A S21sec promoveu no passado dia 10 de abril, um evento que contou com a presença da IBM Security e da Symantec e que teve como principal objetivo promover o debate e a partilha de ideias relativamente ao Regulamento Geral de Proteção de Dados e as suas implicações tecnológicas.

Carla Zibreira, global head of consulting services, S21sec

Em plena era da transformação digital, as organizações estão a adotar ambientes multicloud e acabam por ter a a sua informação dispersa por diferentes providers. Se a cloud já por si levantava algumas questões de proteção entre as organizações, com dados espalhados entre diferentes providers, a vulnerabilidade das organizações torna-se bastante mais acentuada e o desafios para organizações de proteção como a Symantec é ainda maior. Élio Oliveira, territory manager da Symantec, explicou que, aos fabricantes de cibersegurança, a atenção está voltado para a proteção das organizações. “Mais do que olhar para o panorama de ameaças que existem hoje em dia, olha-se para uma estratégia de proteção”, referiu.

Para o territory manager da Symantec, a proteção é hoje uma área indissociável de qualquer plano de negócios de qualquer empresa. Confiança é o que as organizações querem transmitir ao mercado e, tendo em conta que com o novo RGPD estas são obrigadas a comunicar possíveis violações de dados de que sejam vítimas, não são as coimas o que as preocupa, mas sim os danos reputacionais a que estão sujeitas num cenário desta natureza.

Rui Barata Ribeiro, security programa informático sales leader da IBM Security , afirmou que o “RGPD é um caminho”. Mas alertou que, além de estarem protegidas contra ameaças externas, as organizações têm de estar atentas aos seus colaboradores. As organizações lidam com grandes volume de dados sensíveis e, em consonância com a IBM Security, em média, 70% dos colaboradores das organizações têm um acesso desnecessário a dados sensíveis.

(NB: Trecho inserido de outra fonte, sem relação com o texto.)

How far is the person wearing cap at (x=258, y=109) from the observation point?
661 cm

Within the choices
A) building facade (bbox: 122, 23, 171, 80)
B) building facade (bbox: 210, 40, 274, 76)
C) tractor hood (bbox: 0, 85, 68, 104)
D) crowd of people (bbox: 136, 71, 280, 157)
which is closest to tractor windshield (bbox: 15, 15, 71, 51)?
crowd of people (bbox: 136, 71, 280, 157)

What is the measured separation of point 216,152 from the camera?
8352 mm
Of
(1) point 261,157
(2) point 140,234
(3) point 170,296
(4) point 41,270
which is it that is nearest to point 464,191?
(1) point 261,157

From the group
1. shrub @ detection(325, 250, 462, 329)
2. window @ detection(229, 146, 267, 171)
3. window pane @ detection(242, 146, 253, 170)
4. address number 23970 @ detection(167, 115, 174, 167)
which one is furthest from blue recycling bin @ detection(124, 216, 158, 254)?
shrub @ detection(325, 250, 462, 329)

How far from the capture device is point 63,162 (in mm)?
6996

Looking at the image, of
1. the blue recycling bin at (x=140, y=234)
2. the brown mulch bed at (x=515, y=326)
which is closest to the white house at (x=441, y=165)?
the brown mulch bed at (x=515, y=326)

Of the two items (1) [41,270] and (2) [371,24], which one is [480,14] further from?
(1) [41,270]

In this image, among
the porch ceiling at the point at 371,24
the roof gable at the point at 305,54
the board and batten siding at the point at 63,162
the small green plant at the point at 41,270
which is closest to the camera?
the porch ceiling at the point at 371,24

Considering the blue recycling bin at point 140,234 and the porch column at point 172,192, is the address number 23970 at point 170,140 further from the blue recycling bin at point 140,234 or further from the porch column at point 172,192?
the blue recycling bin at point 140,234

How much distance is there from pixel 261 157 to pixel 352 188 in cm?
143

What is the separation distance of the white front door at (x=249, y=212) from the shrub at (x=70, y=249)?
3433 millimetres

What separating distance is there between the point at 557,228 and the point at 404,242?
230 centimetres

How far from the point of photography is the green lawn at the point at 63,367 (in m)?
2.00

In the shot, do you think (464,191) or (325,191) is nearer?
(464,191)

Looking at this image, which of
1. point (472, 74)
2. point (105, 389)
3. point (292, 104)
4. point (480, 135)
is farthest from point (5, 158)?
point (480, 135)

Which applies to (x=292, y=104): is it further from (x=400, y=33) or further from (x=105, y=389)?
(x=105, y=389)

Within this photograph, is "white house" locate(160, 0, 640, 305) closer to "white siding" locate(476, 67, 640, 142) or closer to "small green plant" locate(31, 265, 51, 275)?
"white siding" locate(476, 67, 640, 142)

Assim, é necessária tecnologia de proteção, que proteja os dados e a integridade das organizações, mas também que faça uma gestão de acessos aos dados. O RGPD é um tema tecnológico mas, tal como afirmou Rui Barata Ribeiro, poderá vir a tornar-se, em última instância, numa “tema civilizacional”.

Fonte: ITinsight

António Almeida

António Almeida

Licenciado em engenharia Informático e Telecomunicações, mestre em Sistemas e Tecnologias de Informação e doutorando em Informática é um apaixonado por todo o tipo de tecnologia. Apostava na troca de informações e acaba de criar uma rede de informáticos especialistas interessados em tecnologia.